__SOURCE EXTRACT__
______

Detach From Attachment

Detach From Attachment



Bigger the backpack slower the journey. Whatever your journey is, what you put inside the backpack will affect your mobility and freedom. One of the enemies of a man of creative endeavour, attachment, as often the case with most difficult obstacles we face, is the result of us playing mind games with ourselves.

I find that the best way to illustrate the notoriety of the attachment is to picture it as a monkey sitting in the backpack we carry wherever we go. Not only it is heavy, but boy, does it ever stop to talk. Monkey mind on our back. We need to train it.

Travel light in all realities.

I see the monkey taking four different, but similar guises and often a combination of them:

Monkey 1: Attachment to results

This monkey has us refraining from taking action as we feel we are not capable of producing desired result. Simply rejecting the need to produce a particular result, even the need for quality output gives us freedom to blunder, laugh and learn from it, as well as move on. It’s the wisdom of letting go. The moment we let go of attachment to any particular (good or bad) result we start getting better outcomes as we tend to give the best of our ability when we are relaxed.

What will happen if we don’t train this monkey?

We may never start creating, as we are never ready to match reality to our mind’s eye concept (or fancy desire more likely). Also, we may never finish what we start, as wherever we are we can see the final product but are somehow unable to get it to the final perfect stage. We end up with a lot of unfinished work that just weighs down on our sense of own ability to finish.

How to train it?

First of all stop giving a shit about outcomes. They will always vary, to get to quality we need the quantity which will smoothen our abilities as water softens rock over millennia. To get the quantity we need to do the work. The importance of showing up regularly and engage in our craft can’t be understated and is put into beautiful words by a hugely inspirational writer Neil Gaiman here.

 

Monkey 2: Attachment to gear

All tools are created as means to achieving another goal, but there are multiple ways of achieving one goal.

The single most important part of the camera is twelve inches behind it.

– Ansel Adams

Consider non-attachment based in the wisdom of oneness of all things. If we are not separate from our gear, ideas or quality can we accept what do we have, as we have it? Stop looking for more. Examine the relationship with each piece of gear as if it was your child and see how much attention you gave each of it to grow. How much genuine attention instead of expectation that it will deliver without you putting the work.

With our limited capacity we’re best to limit our attention to a narrow circle of chosen, well examined pieces and really become one with them, where we feel we could open a fish tin can with a sound of the synth we’ve been using for years (or with it’s mod wheel for that matter).

What will happen if we don’t train this monkey?

______

(Dataset records)
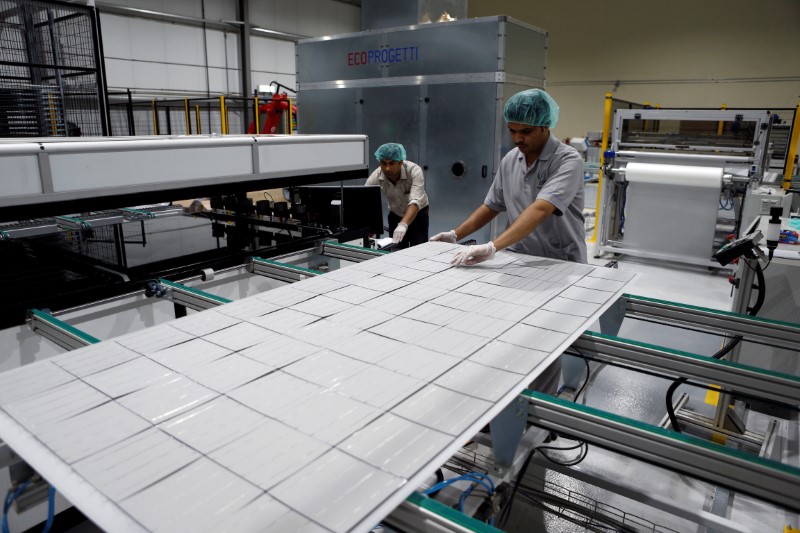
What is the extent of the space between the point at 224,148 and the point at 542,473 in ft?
6.49

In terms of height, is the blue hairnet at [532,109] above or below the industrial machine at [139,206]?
above

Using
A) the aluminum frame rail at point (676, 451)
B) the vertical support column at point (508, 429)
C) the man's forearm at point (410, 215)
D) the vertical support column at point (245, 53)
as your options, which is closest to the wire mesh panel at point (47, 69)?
the man's forearm at point (410, 215)

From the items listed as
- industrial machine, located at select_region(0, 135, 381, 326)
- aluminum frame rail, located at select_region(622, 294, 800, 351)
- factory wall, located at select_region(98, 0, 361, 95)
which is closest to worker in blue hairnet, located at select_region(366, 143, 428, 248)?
industrial machine, located at select_region(0, 135, 381, 326)

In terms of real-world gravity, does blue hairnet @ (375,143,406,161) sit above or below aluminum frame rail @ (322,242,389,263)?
above

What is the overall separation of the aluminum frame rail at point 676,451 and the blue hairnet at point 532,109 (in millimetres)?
1482

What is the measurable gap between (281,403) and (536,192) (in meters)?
1.80

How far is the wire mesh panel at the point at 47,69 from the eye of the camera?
3936 millimetres

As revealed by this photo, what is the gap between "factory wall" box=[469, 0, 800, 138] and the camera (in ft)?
34.1

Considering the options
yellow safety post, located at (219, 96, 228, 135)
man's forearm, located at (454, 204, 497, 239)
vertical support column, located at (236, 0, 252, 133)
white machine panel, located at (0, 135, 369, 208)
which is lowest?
man's forearm, located at (454, 204, 497, 239)

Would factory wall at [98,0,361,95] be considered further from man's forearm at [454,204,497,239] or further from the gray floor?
the gray floor

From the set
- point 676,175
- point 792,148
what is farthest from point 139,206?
point 792,148

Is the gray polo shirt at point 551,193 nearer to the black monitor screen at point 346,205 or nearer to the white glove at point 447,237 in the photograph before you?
the white glove at point 447,237

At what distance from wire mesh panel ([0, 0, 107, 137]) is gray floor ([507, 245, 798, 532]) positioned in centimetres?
425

______

__WHAT THIS EXERCISE ASKS__
(a) Please set down the stretch of the essay on attachment from "With our limited" through "for that matter).".
(b) According to the essay on attachment, why do we start getting better outcomes once we let go of attachment to any particular result?

__ANSWER LIST__
(a)
With our limited capacity we’re best to limit our attention to a narrow circle of chosen, well examined pieces and really become one with them, where we feel we could open a fish tin can with a sound of the synth we’ve been using for years (or with it’s mod wheel for that matter).

(b) The outcomes improve because we tend to give the best of our ability when we are relaxed. Letting go of attachment to any particular result, good or bad, brings that state.